San Francisco, United States [RenewableEnergyWorld.com] This week, the California Public Utilities Commission (CPUC) proposed a new program to significantly the amount of solar energy installed in the state. An interpretation of the Feed-in Tariff (FIT). The program would require utilities to purchase 1-gigawatt (GW) of electricity from mid-size solar and other renewable energy technologies.
As proposed, renewable energy systems between 1 megawatt (MW) and 10 MW in size that deliver electricity directly to the utility grid can qualify for the new program. Contract prices will be set through a competitive auction in order to accurately reflect current solar market conditions.
The Vote Solar Initiative came out in support of the proposed program as a cost-effective and efficient means for meeting California’s aggressive renewable energy goals.
“This program ensures that renewable energy projects will be built quickly and at the lowest cost to ratepayers,” said Adam Browning, executive director of the Vote Solar Initiative. “It throws the doors wide open on an entirely new renewable energy market in the state: mid-sized solar projects that generate clean electricity for all Californians. Coupled with highly successful CSI program for customer-owned solar and existing channels for large utility-scale projects, California will be able to lay claim to one of the most comprehensive and dynamic solar markets in the world.”
California’s Renewables Portfolio Standard (RPS) has already resulted in contracts for more than eight gigawatts (GW) of large-scale renewable energy projects across the state, with another six GW of contracts of signed contracts under review by regulators.
CPUC analysis identified transmission as the single most significant barrier to large-scale renewable project development. This new CPUC program could stimulate immediate activity by establishing a market for smaller renewable projects that can be incorporated into the existing utility infrastructure without the construction of new transmission. The smaller projects will also likely be easier to finance, another critical hurdle in the current economic climate.

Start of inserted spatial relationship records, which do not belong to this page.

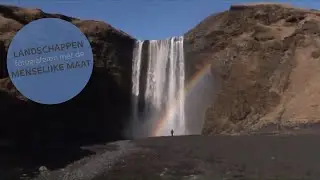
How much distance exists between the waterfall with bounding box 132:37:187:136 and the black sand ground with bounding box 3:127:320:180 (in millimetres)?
24866

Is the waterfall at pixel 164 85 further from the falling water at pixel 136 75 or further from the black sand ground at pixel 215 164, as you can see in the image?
the black sand ground at pixel 215 164

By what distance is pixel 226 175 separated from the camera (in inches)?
718

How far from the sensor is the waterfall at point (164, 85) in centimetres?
5597

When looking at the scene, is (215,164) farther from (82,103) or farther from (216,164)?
(82,103)

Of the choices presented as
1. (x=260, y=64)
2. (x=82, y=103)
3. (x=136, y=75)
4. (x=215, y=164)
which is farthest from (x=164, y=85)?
(x=215, y=164)

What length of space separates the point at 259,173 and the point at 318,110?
86.4 ft

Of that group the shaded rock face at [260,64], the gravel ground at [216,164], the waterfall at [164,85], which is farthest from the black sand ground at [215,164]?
the waterfall at [164,85]

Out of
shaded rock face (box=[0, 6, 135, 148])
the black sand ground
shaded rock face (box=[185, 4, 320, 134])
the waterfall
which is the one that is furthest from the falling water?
the black sand ground

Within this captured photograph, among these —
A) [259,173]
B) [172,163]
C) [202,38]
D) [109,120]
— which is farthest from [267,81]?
[259,173]

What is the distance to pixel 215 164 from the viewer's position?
867 inches

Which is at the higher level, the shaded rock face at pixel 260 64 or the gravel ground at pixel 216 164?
the shaded rock face at pixel 260 64

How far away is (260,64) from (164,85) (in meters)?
13.5

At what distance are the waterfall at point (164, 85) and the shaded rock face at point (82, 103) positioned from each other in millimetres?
2480

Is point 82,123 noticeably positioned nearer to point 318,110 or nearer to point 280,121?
point 280,121
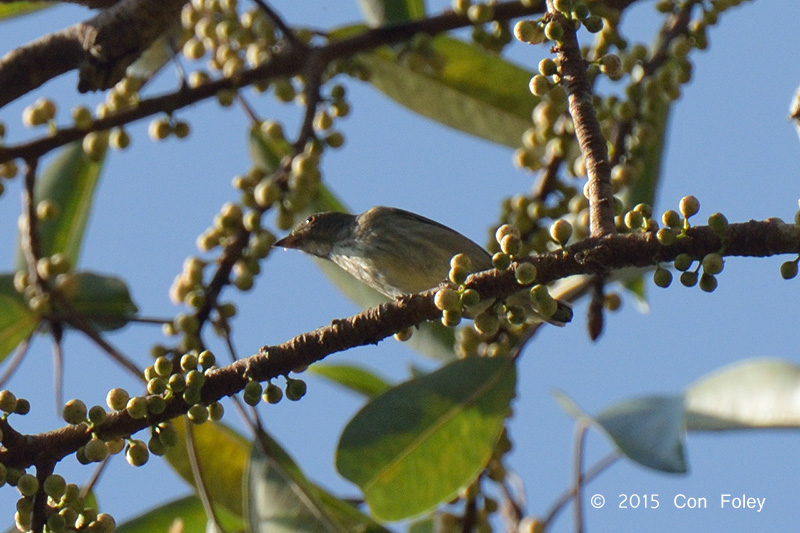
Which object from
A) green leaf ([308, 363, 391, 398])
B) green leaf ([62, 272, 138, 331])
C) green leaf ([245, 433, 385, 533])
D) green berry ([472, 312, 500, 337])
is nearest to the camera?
green berry ([472, 312, 500, 337])

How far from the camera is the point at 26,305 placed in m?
3.58

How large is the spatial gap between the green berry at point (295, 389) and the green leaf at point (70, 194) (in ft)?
9.17

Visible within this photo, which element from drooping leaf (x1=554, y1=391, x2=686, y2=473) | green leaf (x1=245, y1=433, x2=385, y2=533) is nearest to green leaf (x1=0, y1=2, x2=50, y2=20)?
green leaf (x1=245, y1=433, x2=385, y2=533)

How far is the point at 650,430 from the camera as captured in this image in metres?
3.26

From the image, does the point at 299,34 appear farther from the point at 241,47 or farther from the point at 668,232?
the point at 668,232

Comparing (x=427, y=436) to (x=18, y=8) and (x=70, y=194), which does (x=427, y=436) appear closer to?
(x=70, y=194)

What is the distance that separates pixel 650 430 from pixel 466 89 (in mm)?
1830

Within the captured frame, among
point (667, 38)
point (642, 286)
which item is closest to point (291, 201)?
point (667, 38)

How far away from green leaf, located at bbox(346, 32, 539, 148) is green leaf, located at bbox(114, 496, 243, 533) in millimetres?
1917

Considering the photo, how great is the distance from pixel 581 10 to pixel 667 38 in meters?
1.54

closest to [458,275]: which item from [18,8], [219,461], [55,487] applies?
[55,487]

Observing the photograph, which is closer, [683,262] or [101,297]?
[683,262]

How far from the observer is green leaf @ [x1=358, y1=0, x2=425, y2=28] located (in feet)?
13.0

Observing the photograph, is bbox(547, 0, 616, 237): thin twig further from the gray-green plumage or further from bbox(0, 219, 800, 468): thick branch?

By using a market mechanism to determine the contract price, the CPUC’s program will use competition to establish a price that is both sufficient for project development and protective of ratepayers. With the price of solar modules coming down 40% over the past 6 months, we expect dramatic market activity at price levels that will attract the interest of policymakers around the country.
In an earlier phase of the proceeding, one of the state’s largest utilities, Southern California Edison, challenged the CPUC’s authority to establish a feed-in tariff, claiming that the Federal Power Act only gives the Federal Energy Regulatory Commission the authority to require purchases above ‘avoided costs.’ Under this federal law, California regulators are restricted in their ability to set specific prices. This proposal avoids SCE’s legal challenge by establishing a specific requirement for electricity of a certain type, and letting market mechanisms establish price levels.